Besides supporting education Fieri has a new campaign: resurrecting the reputation of Vito Marcantonio a radical East Harlem Congressman in the 1940's whose "life of service to the community is little-known today," said national Vice President Roberto Ragone. Despite his popularity - more than 5,000 people mourned at his 1954 funeral - Marcantonio was wrongly vilified as a Communist and denied a Catholic burial, Fieri says. The group has petitioned Cardinal O'Connor to review the denial.



I Remember Marc





Al Pacino...based his character on former New York Mayor Fiorello LaGuardia and East Harlem Congressman Vito Marcantonio... (Dave Larsen, Dayton Daily News, February 11, 1996)

Al Pacino's portrayal of a fiery, populist mayor-orator is based on former Mayor Fiorello LaGuardia, ex-Gov. Mario Cuomo and the late Vito Marcantonio, a left-wing Manhattan Congressman who served in the '40's. (Paul Moses, Newsday, February 11, 1996)

Veteran Gothamites may find traces of Koch, the late Fiorello LaGuardia, Gov. Mario Cuomo, and former Rep. Vito Marcantonio in Pacino's John Pappas. (Peter Travers, Rolling Stone, March 7, 1996)

About "City Hall," all [Pacino] really had to say was that his character was modeled on New York City's late, famously big-hearted congressman, Vito Marcantonio..."That's who I played. I know him. I feel him." (Jimmy Breslin, Rex Reed, Esquire, February 1996)  

"I considered several historic figures as models for the role. There was Congressman Vito Marcantonio, a populist from East Harlem during the 1940's and 1950's. Some people even considered him a Communist, but he had an incredible relationship with the people who elected him...It distresses me that politicians are played universally as corrupt. This has been something that had been going on ever since Watergate.

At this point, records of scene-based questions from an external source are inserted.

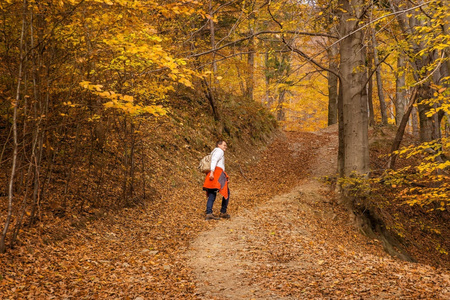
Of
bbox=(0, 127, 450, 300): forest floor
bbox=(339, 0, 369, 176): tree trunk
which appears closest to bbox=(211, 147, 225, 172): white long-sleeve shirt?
bbox=(0, 127, 450, 300): forest floor

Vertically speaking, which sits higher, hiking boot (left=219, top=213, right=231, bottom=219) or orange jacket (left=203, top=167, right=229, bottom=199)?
orange jacket (left=203, top=167, right=229, bottom=199)

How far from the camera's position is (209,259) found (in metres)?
6.04

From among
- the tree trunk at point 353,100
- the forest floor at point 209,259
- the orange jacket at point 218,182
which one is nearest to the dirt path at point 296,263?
Result: the forest floor at point 209,259

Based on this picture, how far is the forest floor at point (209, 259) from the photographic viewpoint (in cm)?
459

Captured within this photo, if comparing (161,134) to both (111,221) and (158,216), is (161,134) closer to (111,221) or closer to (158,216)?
(158,216)

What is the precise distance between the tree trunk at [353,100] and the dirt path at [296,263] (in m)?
1.69

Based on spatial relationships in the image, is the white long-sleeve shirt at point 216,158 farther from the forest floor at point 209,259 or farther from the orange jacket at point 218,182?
the forest floor at point 209,259

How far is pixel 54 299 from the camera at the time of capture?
428 centimetres

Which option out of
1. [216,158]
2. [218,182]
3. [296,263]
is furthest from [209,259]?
[216,158]

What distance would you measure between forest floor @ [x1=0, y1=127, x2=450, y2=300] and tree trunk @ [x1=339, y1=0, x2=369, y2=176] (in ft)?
5.11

Some very dedicated people have been destroyed by this sort of thing, and it is something that continues to disturb me. " Al Pacino (Gene Wyatt, The Tennessean, February 16, 1996)



Egregio direttore,

Mi ha fatto molto piacere leggere l'articolo di Riccardo Chioni su Vito Marcantonio.

Finalmente questo uomo politico genuino che ha fatto onore all comunita italoamericana esca dal dimenticatoio.

Desidero anche far presente che quando scoppio la guerra nel 1941, Vito Marcantonio in qualita di membre del Parlamento, aiuto molti italiani e italoamericani sospettati di sleata solo perche portavano il nome italiano.

Anthony Bonarrigo, New York City


The figure of Vito Marcantonio

Dear Editor:

I was very pleased to read Riccardo Chioni's article on Vito Marcantonio.

This true politician, who has bestowed honor upon the Italian American community, is finally emerging from oblivion.

I would like to point out that when war broke out in 1941, Vito Marcantonio, as a member of Congress, helped many Italians and Italian Americans who were suspected of being disloyal simply because they had Italian names.